Took quite some work but I don't want anything else now. Just set some data attributes and I can create pie's, line charts, and bars all on the fly!

It almost never failed me to customize it, editability is good and API doc extensive.


4 years ago I had to make a small webapp that displayed sensor data with up to 20000 points. At the time this was the only graph library I found that could handle so many points in a reasonable time, the library has some nice options for quickly summarizing large dataset to a smaller subset for visualizing.

Possibly there are better alternatives today for such datasets, I haven´t looked into it recently.


The old youtube analytics page was using Highcharts I suppose and it was styled well. Currently they switched Google Charts to visualize data. I'm not sure because all the js code is obfuscated but when I look some values are not obfuscated the functions remind me the variables in these libraries.

Edit: Yes, currently it is definitely Google charts now but I think it was Highcharts in the past.


A bit Offtopic: Somebody have used http://js.devexpress.com/WebDevelopment/? I between it and highcharts for a dashboard-type app for Desktop + IOS browser.

I have used DevExpress before and is a good company but never the JS products. Is less expensive and bundle a JS grid, that I need too.
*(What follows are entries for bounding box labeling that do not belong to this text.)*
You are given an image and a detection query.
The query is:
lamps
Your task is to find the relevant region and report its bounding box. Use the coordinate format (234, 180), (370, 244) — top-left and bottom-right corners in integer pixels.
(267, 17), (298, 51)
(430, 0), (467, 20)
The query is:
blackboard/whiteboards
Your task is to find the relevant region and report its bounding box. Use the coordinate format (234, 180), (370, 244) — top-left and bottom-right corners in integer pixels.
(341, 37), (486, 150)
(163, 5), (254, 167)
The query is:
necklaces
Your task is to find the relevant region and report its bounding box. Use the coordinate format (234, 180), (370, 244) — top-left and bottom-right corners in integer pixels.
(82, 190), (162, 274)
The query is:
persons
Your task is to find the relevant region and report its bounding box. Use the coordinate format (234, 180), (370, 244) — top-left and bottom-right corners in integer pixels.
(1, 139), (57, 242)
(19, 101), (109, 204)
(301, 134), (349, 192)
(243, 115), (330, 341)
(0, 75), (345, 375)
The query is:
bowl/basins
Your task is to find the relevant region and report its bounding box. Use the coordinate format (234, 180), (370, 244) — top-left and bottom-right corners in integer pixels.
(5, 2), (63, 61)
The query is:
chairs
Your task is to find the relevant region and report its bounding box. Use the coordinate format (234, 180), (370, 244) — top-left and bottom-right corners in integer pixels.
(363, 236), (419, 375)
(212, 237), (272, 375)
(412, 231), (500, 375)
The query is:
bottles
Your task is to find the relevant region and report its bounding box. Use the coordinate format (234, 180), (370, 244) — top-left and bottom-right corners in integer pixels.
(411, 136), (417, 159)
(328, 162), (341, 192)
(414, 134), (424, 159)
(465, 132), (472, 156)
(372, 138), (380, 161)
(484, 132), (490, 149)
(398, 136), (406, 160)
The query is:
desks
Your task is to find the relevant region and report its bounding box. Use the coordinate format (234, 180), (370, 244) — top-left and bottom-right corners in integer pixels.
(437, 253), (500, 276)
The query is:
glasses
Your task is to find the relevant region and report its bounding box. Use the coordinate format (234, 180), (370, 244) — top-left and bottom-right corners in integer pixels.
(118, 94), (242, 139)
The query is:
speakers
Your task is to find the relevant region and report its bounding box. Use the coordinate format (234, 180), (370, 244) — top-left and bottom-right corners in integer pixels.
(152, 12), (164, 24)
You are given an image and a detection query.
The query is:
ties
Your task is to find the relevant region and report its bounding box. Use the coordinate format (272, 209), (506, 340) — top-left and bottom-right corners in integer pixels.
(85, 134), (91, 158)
I'm using Highcharts for all the charts on https://zenobase.com/. There are a lot of open source alternatives, but none I've seen so far handle axes labels as well as Highcharts does out of the box (i.e. ensure that there isn't a mess of overlapping labels).



Old news is old, but highcharts is GREAT! Worth paying for.


HighCharts + Internet of Things: https://thingspeak.com/channels/3


I have absolutely loved using Highcharts on past projects. Just avoid the headaches and use Highcharts.


That's a lot of open issues…


A lot of open issues means a lot of active users.


Note that v4.0.4 was released today, which I assume is the reason for the submission.


How is this news?


Hi and welcome to HN. HN is not just about news but also generally things that its community considers worth reading/looking at. If you are only interested in news, I would suggest you either find yourself a suitable news website or execute the mental strength to skip over content you are not interested in. Have a nice day!


It's not new but I didn't know it was on Github. Perhaps that is the news?


Its JavaScript. Automatically makes it news here. (Awaits the down votes, doesn't expect any explanation of why it is news).


Thoughts on Highcharts vs Google Charts?


Google Charts is hosted, like https://app.chartblocks.com - you can download or save the charts that get produced but it's not a charting library that can be used offline. If you want hosted charts you've also got to give someone access to your data.


For me, the fact that I couldn't use Google Charts offline was the end of the road of "testing" GC. I needed to make an intranet web app that would not be "allowed to communicate with the exterior".


In my experience, Google Charts (along with everything else out there) will have you begging to pay for Highcharts as soon as you run into something slightly non-standard, which happens quickly.